# EXERCISE 1
Convert part of the records below into a Markdown table with the columns "Row" (a row number) and "Line" (the line), skipping blank lines and leaving out the pictures. Begin at the line in the records that contains "What distance do" and stop after the last line of the records.

This character, with the inspiration of this video, is now going to be a crucial villain in the new campaign I am running. Thanks Nerdarchy for bringing more pain and suffering to my players and more awesomeness to an already LEGENDARY character.
I set my Death Knight up in an undead war where he was a Paladin betrayed by the King when the King went mad. His brothers were killed in a big burning land strike by the king as a 'necessary evil'. In order to get revenge for his fallen Paladin brothers, he set out hunting down the King's spies and proceeded to torture them for information. He broke his vows as he tortured the King's own spies to get the King's location and was killed by the King's archers before reaching the King. He has basically become the spearhead of the undead army with his own unit of his now undead Paladin brothers following him.
A Death Knight leading an army of revenants against a Lich and his army of undead would be a pretty cool campaign setting
I was thinking of a DK vs Lich idea myself. Awesome. With the players and the rest of us regular folk stuck in the middle.As far as an *army* of Revenants, I dunno. I see the Revenant as a great side NPC who is out to get one or the other because of past deeds - a real "fly in the ointment" so to speak.
Not for everyone caught in the middle. :)
-Nerdarchist Dave
Mike Gould
Yea old school revenants are far to rare and powerful to make up an army. Some other kind of undead would work fine.
-Nerdarchist Dave
Dave - Death Knight as the story driving mechanism = genius. Death Knight/Lich as Warlock patron? Possible? Deathknight Lich as the reason why someone becomes a Sorcerer? As such a larger-than-life(unlife) personality, it provides numerous interpretations for both a plot and a resource for campaign issues. Great vid.
Thanks. Love the warlock/sorcerer idea for death knights and liches.

# EXERCISE 2
Answer these questions on the Death Knight comment thread:
(a) What was the Death Knight before the King betrayed him?
(b) Who killed him before he could reach the King?
(c) Instead of an army, how does the comment with the phrase "fly in the ointment" see the Revenant?

# RECORDS FOR THIS EXERCISE

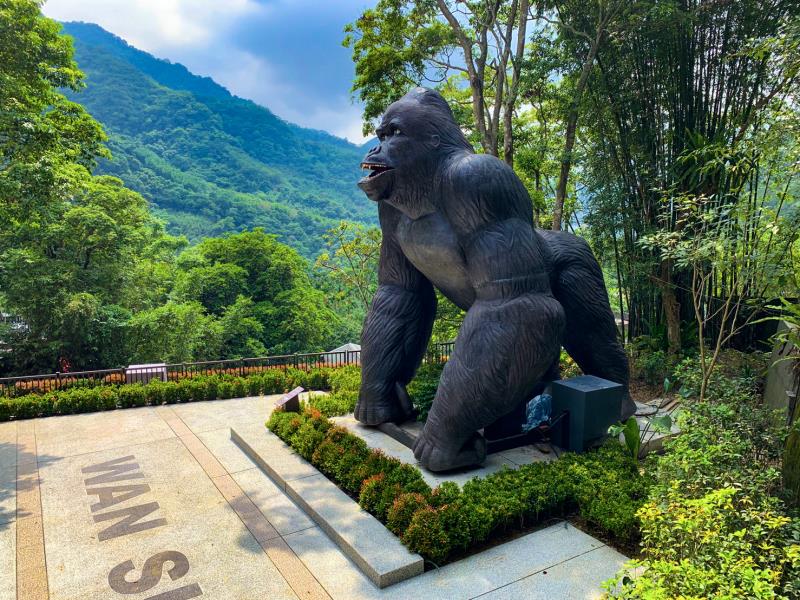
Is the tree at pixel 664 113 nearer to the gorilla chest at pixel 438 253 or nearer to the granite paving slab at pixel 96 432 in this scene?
the gorilla chest at pixel 438 253

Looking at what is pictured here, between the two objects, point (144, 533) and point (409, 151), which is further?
point (409, 151)

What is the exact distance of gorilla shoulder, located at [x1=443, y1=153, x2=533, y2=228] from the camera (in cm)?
432

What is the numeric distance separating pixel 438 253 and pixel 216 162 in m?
82.9

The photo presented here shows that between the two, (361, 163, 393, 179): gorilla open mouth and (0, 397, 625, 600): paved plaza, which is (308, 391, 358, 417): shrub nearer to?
(0, 397, 625, 600): paved plaza

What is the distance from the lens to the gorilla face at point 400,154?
4641 millimetres

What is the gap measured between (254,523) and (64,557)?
1306 mm

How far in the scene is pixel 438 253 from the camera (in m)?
A: 4.68

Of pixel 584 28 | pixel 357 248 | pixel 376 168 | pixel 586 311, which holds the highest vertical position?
pixel 584 28

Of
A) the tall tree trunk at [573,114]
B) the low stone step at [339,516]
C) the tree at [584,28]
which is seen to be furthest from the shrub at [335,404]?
the tree at [584,28]

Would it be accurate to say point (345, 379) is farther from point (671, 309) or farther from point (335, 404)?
point (671, 309)

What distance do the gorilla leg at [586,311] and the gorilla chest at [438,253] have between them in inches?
43.6

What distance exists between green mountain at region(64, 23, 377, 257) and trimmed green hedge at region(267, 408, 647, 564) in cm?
5414

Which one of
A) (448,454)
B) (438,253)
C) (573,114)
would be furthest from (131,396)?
(573,114)

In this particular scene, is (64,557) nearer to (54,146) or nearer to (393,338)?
(393,338)
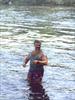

# SOLUTION 1
| Row | Line |
|---|---|
| 1 | What distance do the gorilla leg at [586,311] and the gorilla chest at [438,253] have between them in inches? |
| 2 | 43.6 |
| 3 | What distance exists between green mountain at region(64, 23, 377, 257) and trimmed green hedge at region(267, 408, 647, 564) in cm? |
| 4 | 5414 |
| 5 | Which one of |
| 6 | A) (448,454) |
| 7 | B) (438,253) |
| 8 | C) (573,114) |
| 9 | would be furthest from (131,396)? |
| 10 | (573,114) |
| 11 | In this particular scene, is (64,557) nearer to (54,146) or nearer to (393,338)? |
| 12 | (393,338) |

# SOLUTION 2
(a) A Paladin.
(b) The King's archers.
(c) As a great side NPC who is out to get one or the other because of past deeds.